— What the task requires —
In the announcement on the Saga Pure offer, copy the text between "complete and return" and "to the shareholders.", inclusive, and change "private investors" to "retail investors".

— Source extract —
Saga Pure ASA - Reminder of expiry of the offer period for the mandatory offer by Tycoon Industrier AS to acquire all shares in Saga Pure ASA

NOT FOR RELEASE, PUBLICATION OR DISTRIBUTION, IN WHOLE OR IN PART, DIRECTLY OR

INDIRECTLY, INTO OR WITHIN CANADA, AUSTRALIA, JAPAN OR ANY OTHER JURISDICTION IN

WHICH THE DISTRIBUTION OR RELEASE WOULD BE UNLAWFUL

Reference is made to the mandatory offer by Tycoon Industrier AS ("Tycoon" or

the "Offeror") to acquire all outstanding shares ("Shares") in Saga Pure ASA

("Saga Pure" or the "Company") not already owned by the Offeror at an offer

price of NOK 1.33 per share pursuant to the offer document (the "Offer

Document") dated 10 April 2025 (the "Offer").

The offer period in the Offer (the "Offer Period") will expire today, 9 May

2025, at 16:30 (CEST).

Shareholders who want to accept the Offer, and have not already done so, must

complete and return the acceptance form which has been distributed to the

shareholders in Saga Pure as registered in Euronext Securities Oslo, prior to

the expiry of the Offer Period and in accordance with the procedures outlined in

the Offer Document. Tycoon has also published a link on its website which

private investors can utilize for accepting the Offer by using Norwegian Bank

-ID. The latter is an alternative to submitting the acceptance forms distributed

to the shareholders.

The Offer is only capable of being accepted pursuant to the Offer Document, and

the complete terms and conditions for the Offer are included in the Offer

Document. The Offer Document is, subject to regulatory restrictions in certain

jurisdictions, available at the following webpage https://ferncliff.no.

Subject to regulatory restrictions in certain jurisdictions, the Offer Document

may also be obtained free of charge during ordinary business hours at the

offices of the receiving agent, DNB Bank ASA, Dronning Eufemias gate 30, 0191

Oslo, Norway.

— Collected material —
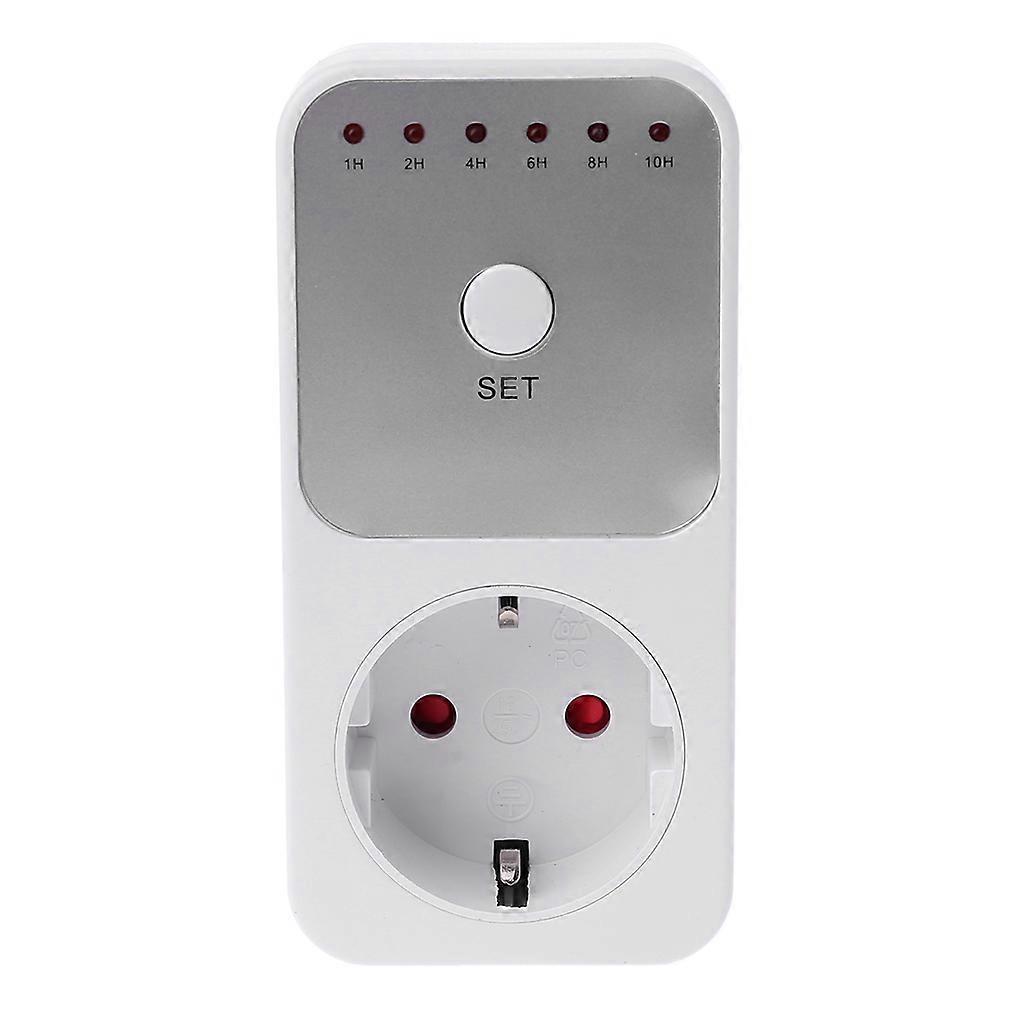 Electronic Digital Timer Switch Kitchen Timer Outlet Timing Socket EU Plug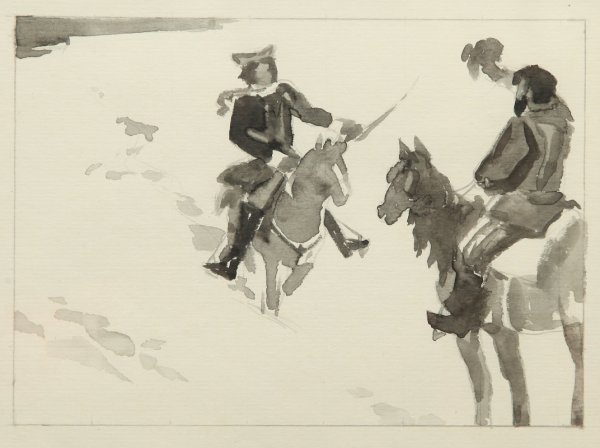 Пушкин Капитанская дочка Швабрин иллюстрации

— Response to the exercise —
complete and return the acceptance form which has been distributed to the

shareholders in Saga Pure as registered in Euronext Securities Oslo, prior to

the expiry of the Offer Period and in accordance with the procedures outlined in

the Offer Document. Tycoon has also published a link on its website which

retail investors can utilize for accepting the Offer by using Norwegian Bank

-ID. The latter is an alternative to submitting the acceptance forms distributed

to the shareholders.